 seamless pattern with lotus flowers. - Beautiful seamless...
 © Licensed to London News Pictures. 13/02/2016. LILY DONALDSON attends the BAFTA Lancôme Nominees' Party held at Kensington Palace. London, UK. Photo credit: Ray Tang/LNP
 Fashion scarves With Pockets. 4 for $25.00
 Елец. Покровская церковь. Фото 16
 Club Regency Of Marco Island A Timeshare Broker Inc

* * *

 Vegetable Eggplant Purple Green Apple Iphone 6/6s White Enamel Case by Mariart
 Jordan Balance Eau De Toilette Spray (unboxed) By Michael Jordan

▶ [What the task asks] An exact copy of the lines above, from the one containing "seamless pattern with" through the one containing "Club Regency Of", is the whole of the answer.

▶ [Exercise response]
 seamless pattern with lotus flowers. - Beautiful seamless...
 © Licensed to London News Pictures. 13/02/2016. LILY DONALDSON attends the BAFTA Lancôme Nominees' Party held at Kensington Palace. London, UK. Photo credit: Ray Tang/LNP
 Fashion scarves With Pockets. 4 for $25.00
 Елец. Покровская церковь. Фото 16
 Club Regency Of Marco Island A Timeshare Broker Inc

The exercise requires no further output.